I was going to Scarborough. I was going to walk along the coast in the direction of Finey, and see where I’d end up. Then pray that public transport would pull through and get me back to Scarborough so I could get the train home. There very little planning involved today. I wanted to be a little spontaneous, a little adventuress, and ok, maybe a little reckless too.
I got into Scarborough at around 1.30pm after a hideous, crowded and noisy train ride. There had been a kid sitting next to me who was whining the entire time, as well as kicking the seat, kicking me, and sprawling out across the dividing line of our seats. I don’t know which one of us was more relieved to reach Scarborough. I walked from the train station to the beach. Which was, of course, packed. Everyone, their entire family and their pets were out. Of course I wouldn’t be the only one wanting to go to the seaside on a beautiful bank holiday. Still. I was nervous now about how much I would enjoy this. The walk took me along the south sands and then there was a steep climb up into the cliffs. I…hadn’t been planning on going uphill. Another plus for this walk had been it seemed fairly flat. Thankfully once up on the cliffs it was fairly flat. I followed the edge of the cliff towards Clayton sands. It was hot as anything- I’d been prepared for a chilly but clear day, and was overheating in too thick leggings and double layered t shirt. It was a perfect day for a walk by the sea though. The sea was jewel blue, the sky bright and clear, the cliffs lush and green and the wildflowers were blooming. The walk got a little different once I was nearing Clayton sands as I had to go inland and then ended up in a forest for a small while. On a muddy, slippy path. Still, it soon opened up and there was Clayton sands. I stopped for an ice lolly and food. Then carried on. The walk so far had been reasonably quiet, but still there had been enough people out. As I drew away from Clayton sands there was no one. Just the sun, sea and me. It was perfect.
Soon there were holiday cottages to my right. And before I knew it I had made it the whole way to Finey. I hadn’t expected to last the whole way.
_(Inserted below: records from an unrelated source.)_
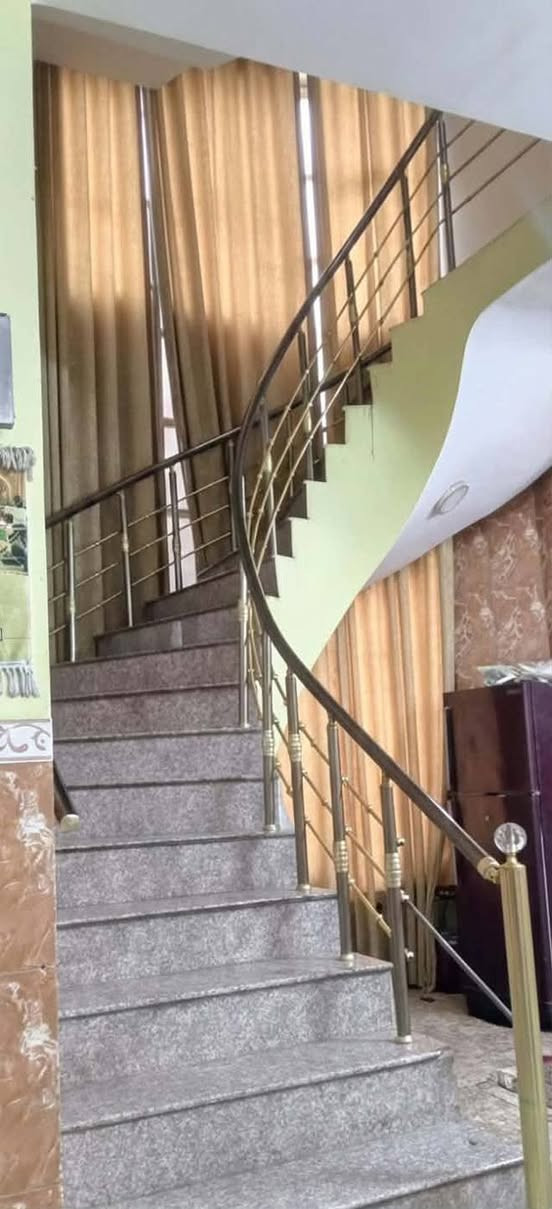 السلام عليكم دار للبيع طابو صرف المساحة ٢١٠م المكان حي الزهراء خلف المعهد قرب شارع القوس البيت يحتوي على استقبال وغرفة ومطبخ وصاله وصحيات داخلية وخارجية وطارمه ومناور عدد٢ والطابق الثاني يحتوي على ثلاثة غرف وصالة وصحيات اساس كونكريت البناء طابوك درجة أولى للأستفسار اتصال ***********
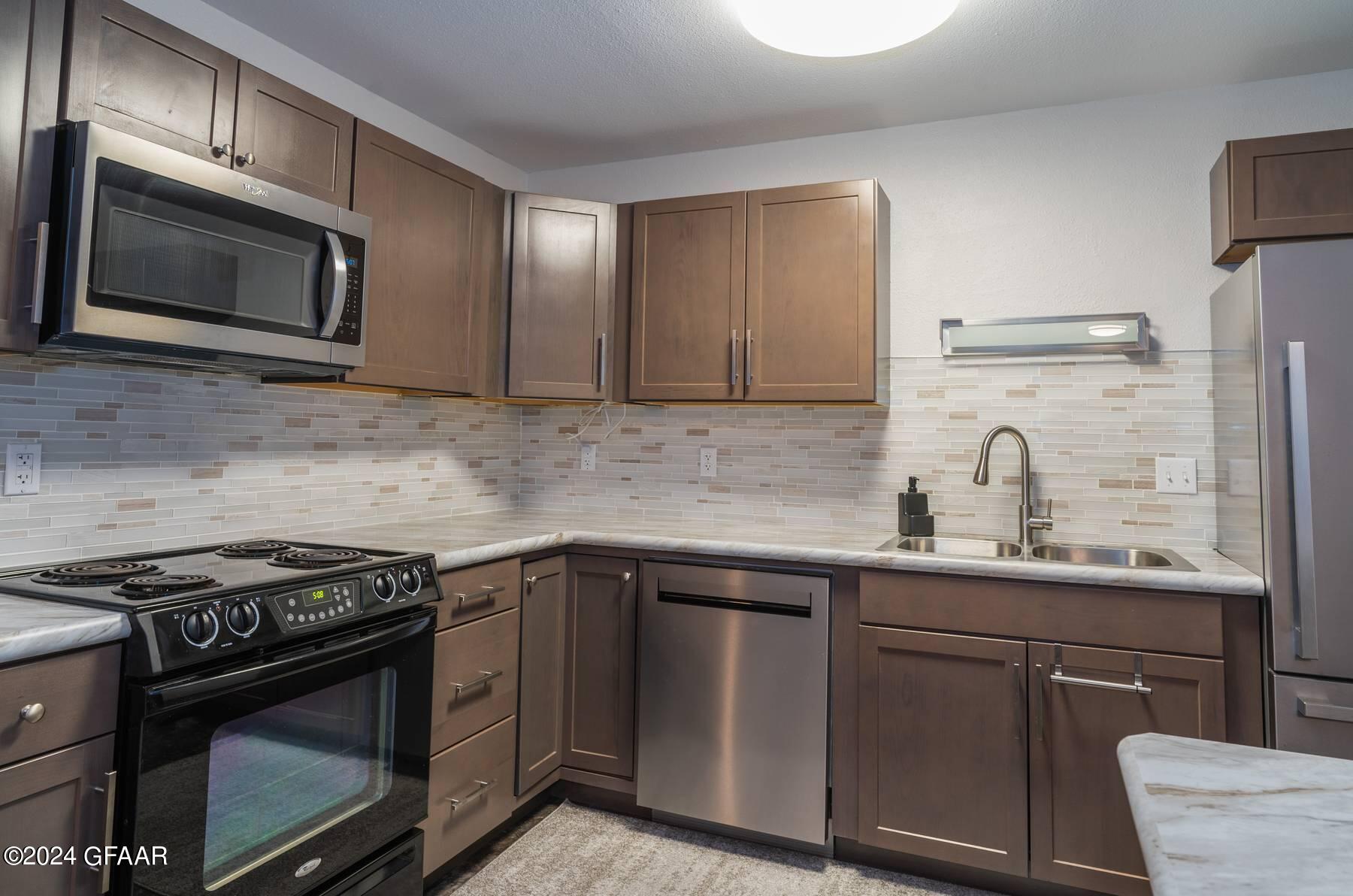 815 DUKE Drive, 428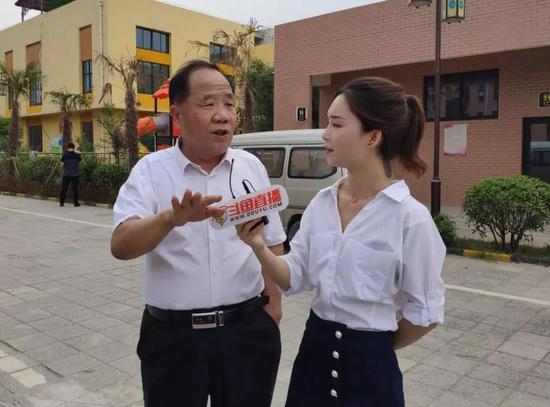 主播“花企鹅”与何村村支书史书记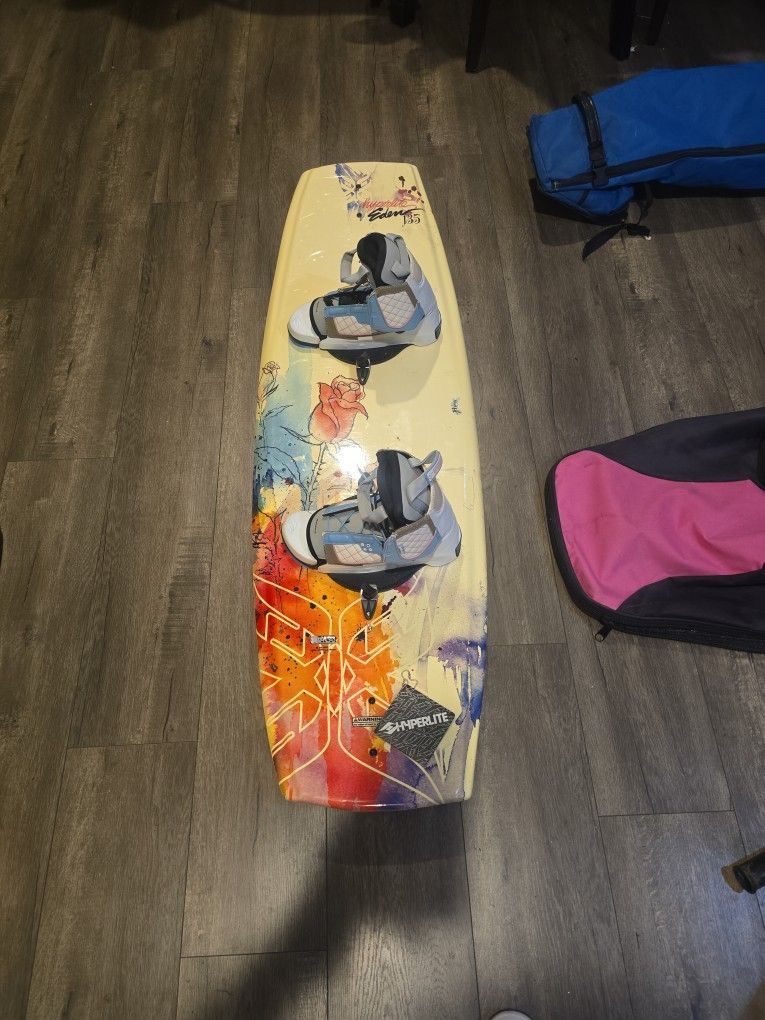 HYPERLITE EDEN 135 WAKEBOARD &VARGAS SERIES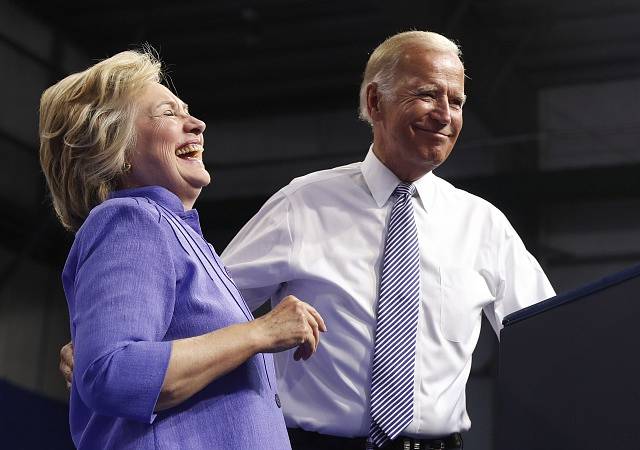 Joe Biden a Hillary Clintonová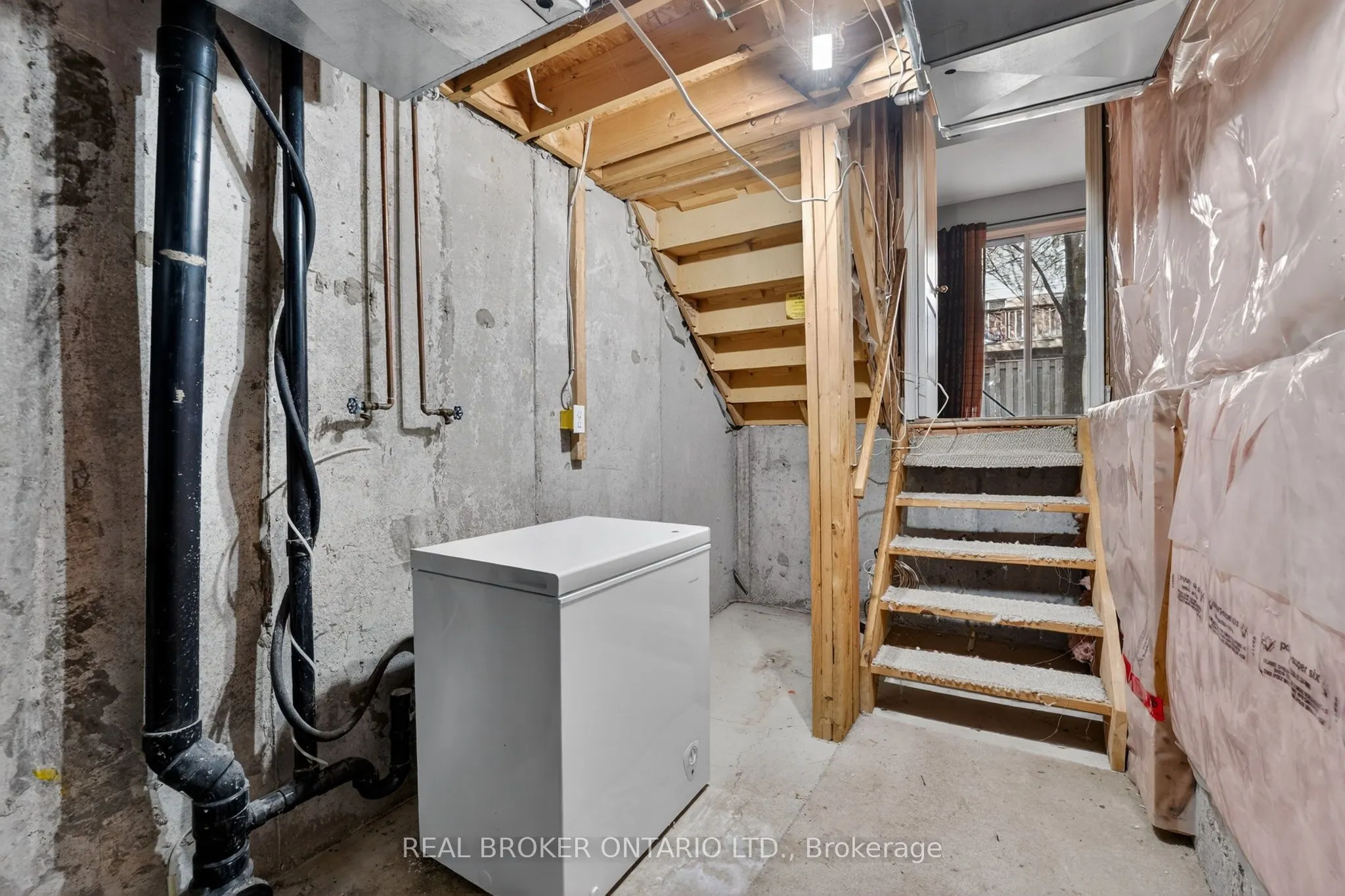 5985 Creditview Road #8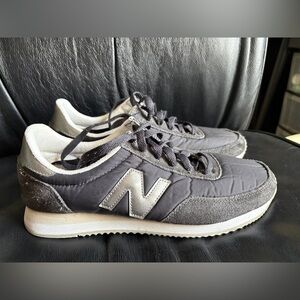 Women’s 720 New Balance Retro Gray and Silver Sneakers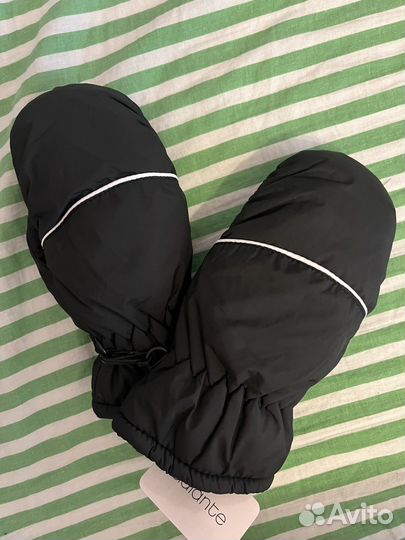 Варежки детские новые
I was going to give up at Clayton sands, but it had seemed such a shame to give up halfway, and actually checking bus and train timetables revealed I still had a ways to go before the last train. So I’d pushed on. And made it. I scrambled down from the cliffs onto Finey brigg. Then took off my boots and followed the beach back to civilisation. I had perhaps been overkeen to take my shoes off when I did as the way started extremely rocky and slippy. Thankfully I eventually reached soft, yellow sand. I ran into the sea and played a little in the surf, letting the water rush towards me and wash around my ankles. It was late (around 6pm) and the beach was blessedly quiet, and the light was low…it was so beautiful. I felt so happy. I wanted to stay, eat something, watch the sun set there as I played in the water, but…
Of course time was ticking so I reluctantly headed in land. I had ages to wait for the bus to Scarborough, then I had a wait for the train home. So I went to the south sands and got some cheap chips, ate them looking at the beach, all lit up by then.
Then I slogged home by train, exhausted, a little bored, sand in my shoes irritating me. But it was worth it. It was a lovely day, and it was good to get out, and I just love the sea so much and am happy I managed to get myself to it at least this once before the summer ends. Tomorrow, back to work and the usual routine. Which if I think about it now I am not looking forward to of course. But I spent a whole day not thinking of any of that, not even thinking about my anxiety , or even feeling anxious. It was wonderful.